As they so often have in recent weeks, they dominated possession without looking remotely like scoring in a month of Sundays, and then went behind.

This time it was Anthony Knockaert doing the damage, and there appeared to be no way back until Brighton skipper Bruno handed them an unexpected last-gasp lifeline.

His elbow did connect with Dominic Calvert-Lewin, but it was a soft call by referee Michael Oliver, and Rooney took full advantage to send Mat Ryan the wrong way from the spot.

Amazingly, Everton could even have won it in the fourth minute of injury time when Ryan stuck out a boot to deny substitute Kevin Mirallas from point-blank range.

But it is 12 away games in the Premier League without victory for Koeman’s side now, and they have scored just seven times in their last 13 top-flight matches.

Koeman is a manager still searching for something, anything, from an expensively-assembled but rag-tag team full of round pegs in square holes, with no identity and little or no confidence.

He remains safe for now, despite Brighton fans singing: “You’re getting sacked in the morning” when their team was in front, but he has Rooney to thank for sparing his blushes in this one.

With the two lone strikers starting for each team boasting a combined age of 65 it was perhaps no surprise that goalmouth action was as a rare as snowflakes in the desert in the first half.

Rooney and Glenn Murray found chances few and far between, and defensive midfielder Idrissa Gueye was the only player from either side to manage a shot on target.

He was fed the ball in space by Everton team-mate Nikola Vlasic and let fly from 25 yards to force a diving save from Ryan. It was the only thing he had to do for 45 minutes.

Brighton had struggled to score goals even before joint top scorer Tomer Hemed copped a ban for stamping on Newcastle’s DeAndre Yedlin.

But they looked especially toothless trying to play on the counter against an Everton side who dominated possession but rarely threatened themselves.

The home side could have had a penalty when Michael Keane appeared to block a shot from Lewis Dunk with his hand, but referee Oliver waved play on.

Things did not improve much at the start of the second half either, although Mason Holgate, on a rare surge forward from right back, did force another save from Ryan.
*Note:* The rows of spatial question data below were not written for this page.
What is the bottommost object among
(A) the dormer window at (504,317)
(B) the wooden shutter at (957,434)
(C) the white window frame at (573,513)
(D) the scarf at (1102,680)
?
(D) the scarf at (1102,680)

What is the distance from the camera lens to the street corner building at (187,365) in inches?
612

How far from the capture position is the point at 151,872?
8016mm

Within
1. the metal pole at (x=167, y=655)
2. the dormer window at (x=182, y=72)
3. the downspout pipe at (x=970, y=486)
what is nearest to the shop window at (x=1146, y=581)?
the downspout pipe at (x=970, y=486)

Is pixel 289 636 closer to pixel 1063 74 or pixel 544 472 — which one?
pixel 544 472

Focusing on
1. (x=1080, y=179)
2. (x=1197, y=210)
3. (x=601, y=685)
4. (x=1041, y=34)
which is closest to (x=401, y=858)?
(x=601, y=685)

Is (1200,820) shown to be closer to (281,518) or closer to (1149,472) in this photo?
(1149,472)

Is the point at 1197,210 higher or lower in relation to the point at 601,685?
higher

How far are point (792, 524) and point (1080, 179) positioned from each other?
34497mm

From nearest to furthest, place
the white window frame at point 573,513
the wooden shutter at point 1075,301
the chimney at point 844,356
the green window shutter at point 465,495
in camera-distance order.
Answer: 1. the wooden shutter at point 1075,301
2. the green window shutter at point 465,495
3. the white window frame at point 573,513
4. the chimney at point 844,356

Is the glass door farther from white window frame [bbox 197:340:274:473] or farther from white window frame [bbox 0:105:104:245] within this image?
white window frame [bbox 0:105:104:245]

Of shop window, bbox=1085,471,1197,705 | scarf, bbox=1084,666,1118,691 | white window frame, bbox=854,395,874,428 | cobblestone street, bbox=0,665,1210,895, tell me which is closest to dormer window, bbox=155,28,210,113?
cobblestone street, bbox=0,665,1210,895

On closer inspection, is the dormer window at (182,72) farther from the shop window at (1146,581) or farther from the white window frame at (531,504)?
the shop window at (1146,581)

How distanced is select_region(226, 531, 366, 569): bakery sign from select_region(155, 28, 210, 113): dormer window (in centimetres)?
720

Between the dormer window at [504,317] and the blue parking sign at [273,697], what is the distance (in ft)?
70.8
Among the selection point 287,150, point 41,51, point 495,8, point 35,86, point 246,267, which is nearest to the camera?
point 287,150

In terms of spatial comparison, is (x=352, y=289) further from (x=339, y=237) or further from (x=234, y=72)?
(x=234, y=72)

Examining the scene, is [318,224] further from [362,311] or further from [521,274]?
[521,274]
Calvert-Lewin also had a tame header saved as Everton showed glimmers of promise, but for a £45m signing, Gylfi Sigurdsson offered almost nothing for the visitors.

Gueye was in the wars all game, and Davy Propper was perhaps lucky to get away with only a yellow card after standing on his ankle.

Koeman threw on Oumar Niasse to try and liven things up but it was Calvert-Lewin who had the next chance, chesting down a far-post cross only to shoot tamely at Ryan.

Jose Izquierdo, on for Solly March, finally had Brighton’s first shot on target in the 75th minute but Jordan Pickford turned it away.

Everton then had Michael Keane, outstanding in this game, to thank for blocking Anthony Knockaert’s goalbound volley.

But he could not do anything about Brighton’s 82nd-minute opener. He did block Izquierdo’s initial effort, but Everton failed to clear and Knockaert smashed it home.

The Amex erupted after that, and it could have got even better for the Seagulls when subsititute Izzy Brown forced another fine save from Pickford.

But while the drama was still to come with Bruno handing Everton a lifeline and Rooney scoring a big, big penalty and Mirallas almost snatching a winner, the same questions remain for Koeman.